This article is being published from the BSB by a guest writer, Hermes Investment Management CEO Saker Nusseibeh.
As I reflect on the extraordinary decade we have just experienced, what stands out is just how pervasive the effects of the Global Financial Crisis have been. Over the past ten years, it has defined almost every aspect of the financial world. We must constantly remind ourselves of the important lessons it has brought.
Among these is that the central cause of the financial crisis was poor culture. A culture in which people were incentivised to increase risk, not manage it. A culture where client outcomes were secondary to personal outcomes. A culture where effective oversight was a chore, not an imperative. A culture where employees could not bring their whole selves to work, creating discontent and impacting effectiveness. A culture that paid lip service to diversity, but did not embrace it, leading to group think.
Of course, this is not just a lesson for the banking sector. Arguably, the wider financial services ecosystem suffered from similar culture challenges of pre-crisis banks, but these did not surface in the same way. So, complacency set in and complacency presents dangers to any segment of our industry. From insurance to asset management, the financial services community must constantly review the way in which it operates to ensure that its culture results in good outcomes for clients and broader stakeholders.
This is particularly true in asset management, where we ask the companies in which we invest to uphold the highest standards. We cannot do so with authority if we do not live up to those standards ourselves.
We have a responsibility as asset owners to ensure that companies we invest in have productive and responsible cultures. Hermes Investment Management addressed how this approach can be practically implemented with our paper, Stewardship: The 2020 Vision.
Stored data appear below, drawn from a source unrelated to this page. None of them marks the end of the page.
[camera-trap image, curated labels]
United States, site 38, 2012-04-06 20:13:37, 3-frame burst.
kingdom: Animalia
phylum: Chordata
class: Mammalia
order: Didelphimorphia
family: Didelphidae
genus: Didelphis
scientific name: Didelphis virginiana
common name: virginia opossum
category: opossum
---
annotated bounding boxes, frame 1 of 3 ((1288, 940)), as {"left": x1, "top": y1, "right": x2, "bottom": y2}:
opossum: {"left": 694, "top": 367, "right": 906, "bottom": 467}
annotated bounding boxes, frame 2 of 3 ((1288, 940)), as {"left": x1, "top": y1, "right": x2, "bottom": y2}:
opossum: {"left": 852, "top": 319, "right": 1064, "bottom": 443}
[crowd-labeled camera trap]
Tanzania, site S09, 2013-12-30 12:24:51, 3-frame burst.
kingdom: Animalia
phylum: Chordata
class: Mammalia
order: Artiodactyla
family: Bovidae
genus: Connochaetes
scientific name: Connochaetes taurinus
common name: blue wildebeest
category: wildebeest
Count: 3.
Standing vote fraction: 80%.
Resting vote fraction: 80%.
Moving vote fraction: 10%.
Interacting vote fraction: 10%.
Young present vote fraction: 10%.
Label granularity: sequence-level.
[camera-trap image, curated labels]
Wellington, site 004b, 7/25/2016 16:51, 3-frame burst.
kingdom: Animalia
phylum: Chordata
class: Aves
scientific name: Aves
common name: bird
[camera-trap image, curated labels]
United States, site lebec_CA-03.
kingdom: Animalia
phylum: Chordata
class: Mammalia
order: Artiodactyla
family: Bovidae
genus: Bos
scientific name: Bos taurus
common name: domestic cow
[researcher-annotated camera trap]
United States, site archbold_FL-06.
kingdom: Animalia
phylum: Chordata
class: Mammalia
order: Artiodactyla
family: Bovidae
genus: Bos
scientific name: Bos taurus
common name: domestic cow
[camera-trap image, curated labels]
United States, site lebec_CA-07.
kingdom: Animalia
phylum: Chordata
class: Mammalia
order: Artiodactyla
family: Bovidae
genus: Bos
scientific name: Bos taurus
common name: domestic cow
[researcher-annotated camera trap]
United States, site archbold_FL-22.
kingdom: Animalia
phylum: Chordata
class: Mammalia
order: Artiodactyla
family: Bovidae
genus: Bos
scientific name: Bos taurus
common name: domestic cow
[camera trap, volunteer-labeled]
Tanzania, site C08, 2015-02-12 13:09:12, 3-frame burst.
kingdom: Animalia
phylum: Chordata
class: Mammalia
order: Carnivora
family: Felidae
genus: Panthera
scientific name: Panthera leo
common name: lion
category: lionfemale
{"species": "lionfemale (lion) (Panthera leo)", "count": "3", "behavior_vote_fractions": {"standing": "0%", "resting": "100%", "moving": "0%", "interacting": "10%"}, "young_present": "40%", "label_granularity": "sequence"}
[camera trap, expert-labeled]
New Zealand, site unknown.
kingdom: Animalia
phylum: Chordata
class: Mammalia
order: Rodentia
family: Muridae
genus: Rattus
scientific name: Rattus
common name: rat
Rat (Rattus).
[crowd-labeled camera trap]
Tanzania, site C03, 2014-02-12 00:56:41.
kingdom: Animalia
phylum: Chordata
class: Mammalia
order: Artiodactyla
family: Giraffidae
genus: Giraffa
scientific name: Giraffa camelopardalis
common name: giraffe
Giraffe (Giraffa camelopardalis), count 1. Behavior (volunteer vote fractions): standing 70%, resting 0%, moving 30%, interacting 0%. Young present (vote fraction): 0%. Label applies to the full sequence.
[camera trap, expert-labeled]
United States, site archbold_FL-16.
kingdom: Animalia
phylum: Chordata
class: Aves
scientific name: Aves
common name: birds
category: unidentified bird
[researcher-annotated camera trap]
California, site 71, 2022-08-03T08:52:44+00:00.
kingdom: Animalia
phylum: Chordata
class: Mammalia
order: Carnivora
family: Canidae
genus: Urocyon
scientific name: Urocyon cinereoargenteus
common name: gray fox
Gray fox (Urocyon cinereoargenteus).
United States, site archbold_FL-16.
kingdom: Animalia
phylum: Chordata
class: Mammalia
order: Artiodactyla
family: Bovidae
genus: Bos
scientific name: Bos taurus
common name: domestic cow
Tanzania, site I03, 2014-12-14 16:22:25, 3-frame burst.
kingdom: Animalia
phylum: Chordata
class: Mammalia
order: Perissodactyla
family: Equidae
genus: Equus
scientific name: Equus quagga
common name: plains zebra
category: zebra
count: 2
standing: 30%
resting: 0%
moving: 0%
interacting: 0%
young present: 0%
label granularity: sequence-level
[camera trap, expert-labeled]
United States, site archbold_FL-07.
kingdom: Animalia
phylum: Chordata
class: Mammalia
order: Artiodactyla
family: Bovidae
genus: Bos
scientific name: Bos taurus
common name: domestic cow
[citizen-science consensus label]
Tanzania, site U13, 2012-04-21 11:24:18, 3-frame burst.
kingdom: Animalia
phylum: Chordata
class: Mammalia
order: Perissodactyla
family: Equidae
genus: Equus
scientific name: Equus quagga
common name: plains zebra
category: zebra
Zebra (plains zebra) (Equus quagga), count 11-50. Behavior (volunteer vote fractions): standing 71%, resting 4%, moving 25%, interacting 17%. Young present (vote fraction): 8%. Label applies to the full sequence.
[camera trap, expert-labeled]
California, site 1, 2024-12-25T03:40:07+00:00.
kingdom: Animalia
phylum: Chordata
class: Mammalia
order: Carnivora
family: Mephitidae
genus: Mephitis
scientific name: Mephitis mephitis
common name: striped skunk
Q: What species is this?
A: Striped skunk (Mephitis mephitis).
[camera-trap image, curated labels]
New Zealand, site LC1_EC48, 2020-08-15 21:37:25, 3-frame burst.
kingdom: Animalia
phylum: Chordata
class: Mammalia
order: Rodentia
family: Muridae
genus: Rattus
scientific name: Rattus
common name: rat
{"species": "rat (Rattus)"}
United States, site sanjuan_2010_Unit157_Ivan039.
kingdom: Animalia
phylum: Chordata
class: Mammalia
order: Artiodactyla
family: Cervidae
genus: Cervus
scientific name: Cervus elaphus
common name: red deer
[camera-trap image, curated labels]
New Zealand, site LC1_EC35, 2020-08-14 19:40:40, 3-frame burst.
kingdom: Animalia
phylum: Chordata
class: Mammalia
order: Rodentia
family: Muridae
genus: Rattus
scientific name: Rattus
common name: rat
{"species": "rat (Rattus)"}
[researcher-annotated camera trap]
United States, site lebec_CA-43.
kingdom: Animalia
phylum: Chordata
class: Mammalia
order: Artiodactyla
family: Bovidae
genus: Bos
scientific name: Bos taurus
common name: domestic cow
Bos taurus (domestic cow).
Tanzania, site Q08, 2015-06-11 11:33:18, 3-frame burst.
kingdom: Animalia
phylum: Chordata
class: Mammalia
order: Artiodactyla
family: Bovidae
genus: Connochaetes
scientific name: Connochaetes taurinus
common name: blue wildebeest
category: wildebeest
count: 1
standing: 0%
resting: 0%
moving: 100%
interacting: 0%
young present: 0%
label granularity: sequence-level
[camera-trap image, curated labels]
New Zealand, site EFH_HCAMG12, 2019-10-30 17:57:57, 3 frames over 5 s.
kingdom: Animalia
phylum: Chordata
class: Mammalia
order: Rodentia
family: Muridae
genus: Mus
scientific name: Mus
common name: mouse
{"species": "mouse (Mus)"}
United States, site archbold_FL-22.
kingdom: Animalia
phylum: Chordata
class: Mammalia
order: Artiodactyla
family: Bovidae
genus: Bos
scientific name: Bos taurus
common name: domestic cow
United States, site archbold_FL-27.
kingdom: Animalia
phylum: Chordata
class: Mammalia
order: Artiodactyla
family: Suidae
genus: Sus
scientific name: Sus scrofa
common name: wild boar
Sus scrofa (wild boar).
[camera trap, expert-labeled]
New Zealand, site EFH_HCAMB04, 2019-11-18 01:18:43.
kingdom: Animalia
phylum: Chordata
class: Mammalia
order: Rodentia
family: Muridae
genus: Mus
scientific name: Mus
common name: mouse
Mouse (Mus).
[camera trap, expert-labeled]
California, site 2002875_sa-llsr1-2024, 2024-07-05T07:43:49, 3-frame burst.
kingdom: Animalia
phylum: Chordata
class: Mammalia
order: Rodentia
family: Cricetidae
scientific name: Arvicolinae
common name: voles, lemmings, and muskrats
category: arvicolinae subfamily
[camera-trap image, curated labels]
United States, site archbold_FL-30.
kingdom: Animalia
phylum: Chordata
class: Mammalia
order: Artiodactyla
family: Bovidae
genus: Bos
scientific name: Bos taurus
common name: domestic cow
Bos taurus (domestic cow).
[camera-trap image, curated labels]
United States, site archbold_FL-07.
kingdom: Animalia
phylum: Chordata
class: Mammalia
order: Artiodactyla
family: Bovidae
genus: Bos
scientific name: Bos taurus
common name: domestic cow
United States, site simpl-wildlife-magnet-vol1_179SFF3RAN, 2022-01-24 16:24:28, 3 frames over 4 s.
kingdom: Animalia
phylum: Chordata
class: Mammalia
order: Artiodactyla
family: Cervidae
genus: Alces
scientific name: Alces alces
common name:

When we were writing this paper, it quickly became clear that the principles that we must enforce to be successful stewards of capital are predominately cultural. Our vision for stewardship centres around what we believe to be the purpose of investment: to create long-term wealth.
To live up to our purpose, there are a number of cultural principles to which we must adhere. First, we have to recognise who we represent. Asset managers and institutional asset owners have a fiduciary responsibility to those for whom we invest capital. Our job is to safeguard the interests of the end investor.
To do this, stewardship needs to be embedded across investment firms. Creating a separate department for this won’t change a culture nor will it properly serve the interests of the end investor. Every investor needs to become stewards of capital and act accordingly.
Asset managers must also become more collaborative. We must collaborate with the companies we own to support and empower them to deliver sustainable returns, but equally, we must collaborate with other investment managers in order to harness our collective influence effectively.
We need broader skill sets. Modern investment requires deep expertise and we need to substantially increase, broaden and integrate a range of skillsets to be effective stewards of capital. However, without a culture that accepts this broader approach, an investor may never be able to reap the benefits of diverse thinking.
Lastly, and perhaps most importantly, we must have clear and definable objectives. If we cannot measure progress on these issues, we cannot improve. Every investment manager needs a robust framework and process by which they can be judged.
All of these changes are fundamentally rooted in the way in which we curate a culture within investment firms. If we get this right, the asset management industry will go from strength to strength and, even more importantly, achieve a lot of good for our clients and society at large.
It seems to me that the concept of culture has often been considered the preserve of the HR department. The asset management industry needs to be aware how misguided this is. Culture is a critical indicator of future value and must be treated accordingly.